▸ **Trecho de origem**:
•••

14 junho 2015

 

A polémica acerca da prisão de Sócrates


Quase tudo o que se tem dito ou escrito sobre a situação de Sócrates tendo por objecto a manutenção da prisão preventiva, no seguimento da sua recusa da medida de obrigação de permanência na habitação com pulseira electrónica, enferma de sectarismo, por razões fundamentalmente político-pardidárias, ainda que não directas ou explícitas, ou simplesmente  determinadas por uma razão de identificação com um campo político, de direita ou de esquerda. Um campo político com fronteiras indefinidas e imprecisas, mas suficientes para condicionarem um posicionamento.

•••

▸ **Registros**:
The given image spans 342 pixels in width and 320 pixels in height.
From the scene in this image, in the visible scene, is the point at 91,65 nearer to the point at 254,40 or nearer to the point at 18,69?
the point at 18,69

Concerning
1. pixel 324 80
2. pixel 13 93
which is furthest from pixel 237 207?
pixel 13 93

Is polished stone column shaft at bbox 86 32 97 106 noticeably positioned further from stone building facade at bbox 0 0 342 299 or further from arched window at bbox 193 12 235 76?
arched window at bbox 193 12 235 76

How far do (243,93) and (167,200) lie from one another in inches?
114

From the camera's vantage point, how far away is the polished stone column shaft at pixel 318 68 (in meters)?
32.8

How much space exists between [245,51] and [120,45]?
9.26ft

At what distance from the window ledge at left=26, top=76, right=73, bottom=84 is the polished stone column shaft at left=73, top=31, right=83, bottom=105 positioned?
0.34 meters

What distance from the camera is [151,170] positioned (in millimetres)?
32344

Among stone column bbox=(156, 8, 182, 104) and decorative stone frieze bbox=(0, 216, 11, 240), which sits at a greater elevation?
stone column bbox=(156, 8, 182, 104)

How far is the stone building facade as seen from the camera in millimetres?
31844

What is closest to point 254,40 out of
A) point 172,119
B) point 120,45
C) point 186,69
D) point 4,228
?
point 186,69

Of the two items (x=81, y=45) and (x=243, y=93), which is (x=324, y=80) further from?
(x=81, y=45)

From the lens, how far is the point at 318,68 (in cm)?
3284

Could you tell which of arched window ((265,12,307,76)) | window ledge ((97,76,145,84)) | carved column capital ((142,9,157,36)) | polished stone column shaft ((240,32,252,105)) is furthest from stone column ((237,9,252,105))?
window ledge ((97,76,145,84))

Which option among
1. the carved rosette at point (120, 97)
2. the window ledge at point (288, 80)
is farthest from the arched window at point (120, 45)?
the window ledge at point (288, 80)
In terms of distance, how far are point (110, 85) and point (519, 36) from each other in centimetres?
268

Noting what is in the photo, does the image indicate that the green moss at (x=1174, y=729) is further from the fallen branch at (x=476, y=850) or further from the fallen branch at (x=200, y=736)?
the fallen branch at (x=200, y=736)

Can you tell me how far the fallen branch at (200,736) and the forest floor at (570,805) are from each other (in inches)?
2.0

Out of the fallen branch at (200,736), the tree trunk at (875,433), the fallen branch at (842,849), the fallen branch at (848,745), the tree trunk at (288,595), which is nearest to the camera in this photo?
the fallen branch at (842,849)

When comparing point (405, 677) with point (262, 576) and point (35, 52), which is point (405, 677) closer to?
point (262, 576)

•••

No texto sobre a prisão de Sócrates, reescreva o trecho de "A polémica acerca" a "condicionarem um posicionamento.", alterando "prisão preventiva" para "detenção preventiva". Os registros não têm relação com o texto sobre a prisão de Sócrates.

A polémica acerca da prisão de Sócrates


Quase tudo o que se tem dito ou escrito sobre a situação de Sócrates tendo por objecto a manutenção da detenção preventiva, no seguimento da sua recusa da medida de obrigação de permanência na habitação com pulseira electrónica, enferma de sectarismo, por razões fundamentalmente político-pardidárias, ainda que não directas ou explícitas, ou simplesmente  determinadas por uma razão de identificação com um campo político, de direita ou de esquerda. Um campo político com fronteiras indefinidas e imprecisas, mas suficientes para condicionarem um posicionamento.